Catering equipment distributors can utilise the latest issue of the Building & Engineering Services Association’s (B&ES) ‘TR/19 Guide to Good Practice – Internal Cleanliness of Ventilation Systems’ to make end-users aware of the fire risks of poorly maintained kitchen extraction ductwork.
Many insurers now advise that, unless ventilation systems are cleaned to the standards set in TR/19, claims in the event of commercial kitchen fires may not be successful.
The updated version incorporates reference to the new British and European Standard BSEN 15780 ‘Ventilation for Buildings – Ductwork – Cleanliness of Ventilation Systems’ introduced in 2011 and, for the first time, highlights the current best practice for ensuring that kitchen extract systems are maintained to minimise the risk of fire associated with grease accumulation. TR/19 offers guidance on the fitting of efficient filtration systems such as the new generation of high-capacity filters that are capable of removing up to 94.6% of grease deposits.
Bob Towse head of technical and safety at B&ES, commented: “The updated TR/19 publication provides clarity about when and to what standard grease extract systems should be cleaned and provides a detailed explanation of the frequency of cleaning required based on the type of cooking and the hours of kitchen use.

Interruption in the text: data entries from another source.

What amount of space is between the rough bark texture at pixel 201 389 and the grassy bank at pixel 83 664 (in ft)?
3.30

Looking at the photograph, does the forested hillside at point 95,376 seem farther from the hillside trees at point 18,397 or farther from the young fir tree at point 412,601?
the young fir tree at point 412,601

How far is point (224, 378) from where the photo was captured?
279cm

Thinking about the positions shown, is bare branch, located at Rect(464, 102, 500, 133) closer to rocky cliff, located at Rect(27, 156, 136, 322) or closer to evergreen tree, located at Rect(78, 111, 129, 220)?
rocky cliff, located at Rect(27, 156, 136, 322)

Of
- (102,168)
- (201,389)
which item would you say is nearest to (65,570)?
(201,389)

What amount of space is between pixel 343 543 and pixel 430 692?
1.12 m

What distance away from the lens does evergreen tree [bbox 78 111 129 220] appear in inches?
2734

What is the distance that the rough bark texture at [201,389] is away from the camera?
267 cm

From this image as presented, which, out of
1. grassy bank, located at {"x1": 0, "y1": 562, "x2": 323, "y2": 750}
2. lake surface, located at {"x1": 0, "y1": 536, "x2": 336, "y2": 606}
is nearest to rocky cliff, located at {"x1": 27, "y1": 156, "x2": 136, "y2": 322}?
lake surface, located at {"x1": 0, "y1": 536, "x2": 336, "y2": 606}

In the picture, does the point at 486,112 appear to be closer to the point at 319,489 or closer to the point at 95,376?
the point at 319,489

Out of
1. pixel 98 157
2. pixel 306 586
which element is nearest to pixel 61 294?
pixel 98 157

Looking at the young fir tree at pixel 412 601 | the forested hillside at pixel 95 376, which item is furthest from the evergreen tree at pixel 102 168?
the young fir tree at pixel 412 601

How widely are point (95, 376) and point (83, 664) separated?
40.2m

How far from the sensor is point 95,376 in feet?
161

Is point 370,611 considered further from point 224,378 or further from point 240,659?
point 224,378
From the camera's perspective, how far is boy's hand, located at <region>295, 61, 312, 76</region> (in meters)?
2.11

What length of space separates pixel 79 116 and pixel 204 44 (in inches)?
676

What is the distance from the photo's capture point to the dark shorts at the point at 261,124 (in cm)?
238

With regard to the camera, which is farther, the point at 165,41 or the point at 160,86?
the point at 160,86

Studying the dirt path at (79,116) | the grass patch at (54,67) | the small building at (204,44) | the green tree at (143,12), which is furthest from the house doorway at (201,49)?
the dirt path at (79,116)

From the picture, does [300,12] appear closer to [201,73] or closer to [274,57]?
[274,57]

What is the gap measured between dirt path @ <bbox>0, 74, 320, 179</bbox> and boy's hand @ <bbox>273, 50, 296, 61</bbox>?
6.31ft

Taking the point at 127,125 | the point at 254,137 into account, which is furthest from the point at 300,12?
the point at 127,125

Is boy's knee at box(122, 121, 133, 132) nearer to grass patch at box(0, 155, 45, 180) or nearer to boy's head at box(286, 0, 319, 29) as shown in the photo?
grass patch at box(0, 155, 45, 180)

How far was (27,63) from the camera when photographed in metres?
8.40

“If there is a coating of grease inside the ductwork it will act as a highly efficient transmitter of heat and flames through the rest of the building; all it needs is an ignition source – and kitchens have plenty of those.
“A fire will often start inside the ductwork simply because the temperature becomes high enough to ignite the accumulated grease, and 90% of catering fires are intensified by ignition of grease deposits in grease extract ducting.
“As a result, many insurance providers will include caveats in their policies that can lead to claims being rejected on the grounds that the building operator has failed to maintain the ventilation system effectively – or cannot prove that they have maintenance strategies in place.”